“那个薛总是个混账!灌醉我不成,居然想拿投资威胁我和他睡,不愿意就打算硬来……”
“不是学了泰拳?揍他啊!”此刻池画柔弱得简直让她吃惊。
“我确实揍他了,但,”池画吸了吸鼻子,“韩辛未本来在隔壁宴客,我被薛总堵在这边,他拎着酒瓶就冲进来了,给薛龙打了个脑袋开花。薛龙说,韩老爷子讲过他要是犯了事儿就得乖乖回家,我……”
她睫毛上还缀着泪珠,垂眼时,漂亮得像一粒粒碎钻,“我不想他是因为我才……”
背上过重的人情债比钱更难偿还,这个道理阮绘露比谁都懂。李崇裕的手机再贵也有个上限,她有两清的那天,可韩辛未的自由呢?
“这话是薛龙说的,真假尚且未知,更何况也不是没有周旋余地——”
泪眼婆娑地,池画摇了好几下头:“我跟韩辛未确认了,这是真的,也许今晚,也许明早,只要公安通报了,他就屁滚尿流得回家领罪去。”
“会有法子的。”至于是什么法子呢?阮绘露心里也没有谱。她只是下意识地想,李崇裕是韩辛未的合作伙伴,他肯定能帮忙……
“——爱莫能助。”
喧嚣的警笛声、人声、车流声里,被阮绘露视为救世主的男人正式宣判了韩辛未的死亡。他们相识多年,何尝不知韩老爷子的脾气。
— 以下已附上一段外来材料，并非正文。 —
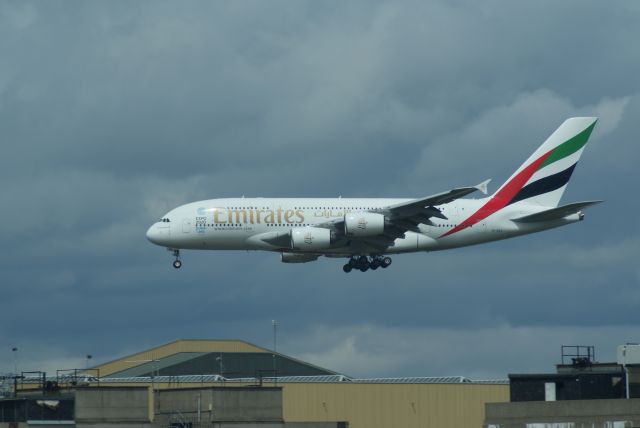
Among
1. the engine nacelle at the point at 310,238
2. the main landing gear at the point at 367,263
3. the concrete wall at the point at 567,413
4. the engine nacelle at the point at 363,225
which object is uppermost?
the engine nacelle at the point at 363,225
韩家高门大户,闹着玩可以,丢了脸面不行,韩公子再不羁,也得乖乖伏诛。
韩辛未低骂一声,片刻后,又不死心地问:“那连根烟都没有吗?”
“不是跟你一块儿戒的?”李崇裕波澜不惊。
“少来,我知道你半夜写代码偶尔会抽。”韩辛未说着要动手搜身。
“那是大二时候的事情了,你还活在六年前?”李崇裕拨开他的手,“得了,真想抽我去给你买,但这个节骨眼上,还是别火上浇油。”